Walt Disney, l’anniversario della morte e il suicidio woke dell’azienda
Il “papà” di Topolino ci lasciava il 15 dicembre 1966, ma grazie ai suoi personaggi è ancora vivo nell’immaginario collettivo: mentre la sua compagnia sta pagando cara la genuflessione al politically correct
Quest’oggi, 15 dicembre, è l’anniversario della morte di Walt Disney, che lasciava il mondo terreno in questo stesso giorno del 1966. Un mito assoluto che, attraverso personaggi che hanno segnato un’epoca (cominciando naturalmente da Topolino), a distanza di 57 anni è più vivo che mai nell’immaginario collettivo. A differenza della società eponima che, a causa della genuflessione al politically correct, naviga da tempo in pessime acque.
Dal papà di Topolino alla Walt Disney Company
La misura della crisi in cui versa la Walt Disney Company l’ha data un recente tweet di Elon Musk. Il quale dapprima ha sentenziato che la major di Burbank «ha un enorme problema a livello di contenuti». E poi l’ha ironicamente definita «il più grande esempio al mondo di go woke, go broke».

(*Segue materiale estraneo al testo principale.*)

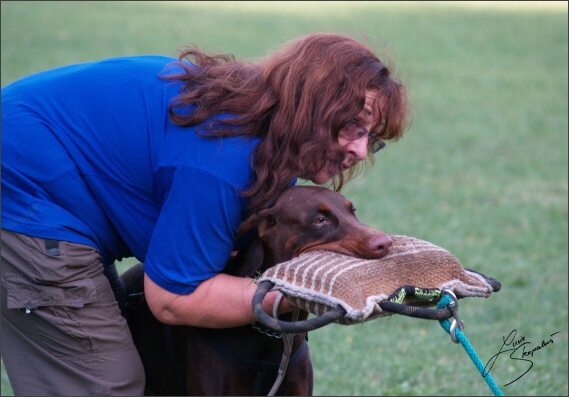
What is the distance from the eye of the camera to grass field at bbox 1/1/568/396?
539 cm

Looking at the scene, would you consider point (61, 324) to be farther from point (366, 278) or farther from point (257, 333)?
point (366, 278)

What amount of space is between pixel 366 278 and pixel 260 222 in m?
0.56

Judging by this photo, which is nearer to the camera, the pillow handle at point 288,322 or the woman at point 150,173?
the pillow handle at point 288,322

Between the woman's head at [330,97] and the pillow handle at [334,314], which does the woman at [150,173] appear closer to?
the woman's head at [330,97]

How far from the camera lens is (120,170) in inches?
124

L’espressione può essere tradotta grossolanamente come “diventa woke e va’ in rovina”. Con riferimento all’ideologia censoria affine alla cancel culture a cui la House of Mouse si è piegata da tempo. Per esempio, bollinando grandi classici quali Dumbo, Peter Pan e Gli Aristogatti, improvvisamente considerati veicoli di stereotipi e rappresentazioni denigratorie. Ma, soprattutto, infarcendo le storie di personaggi quasi completamente avulsi da trame sempre più deboli, ma imposti in ossequio al totem dell’inclusività.
Una scelta che non ha mai pagato, come dimostrano i dati ormai perennemente asfittici del box office. Addirittura, come ha sottolineato l’analista Jonathan Turley, la compagnia «a quanto pare ha perso un miliardo di dollari solo da quattro dei suoi recenti flop d’ispirazione woke».
Non stupisce allora che Bob Iger, amministratore delegato dell’azienda californiana, un paio di settimane fa abbia praticamente alzato bandiera bianca. Ammettendo, come riporta la CNBC, che «i creatori hanno perso di vista il loro obiettivo numero uno. Prima di tutto dobbiamo intrattenere. Non è una questione di messaggi».
Un’analisi lucida e del tutto condivisibile, non foss’altro perché riconoscere l’esistenza di un problema è il primo passo per poterlo risolvere. Nel caso specifico, alle parole dovrà seguire l’abbandono dell’attuale deriva iper-progressista e il totale ripensamento dell’agenda politicamente corretta. Anche per consentire al caro vecchio Walt Disney di risposare in pace, smettendo finalmente di rivoltarsi nella tomba.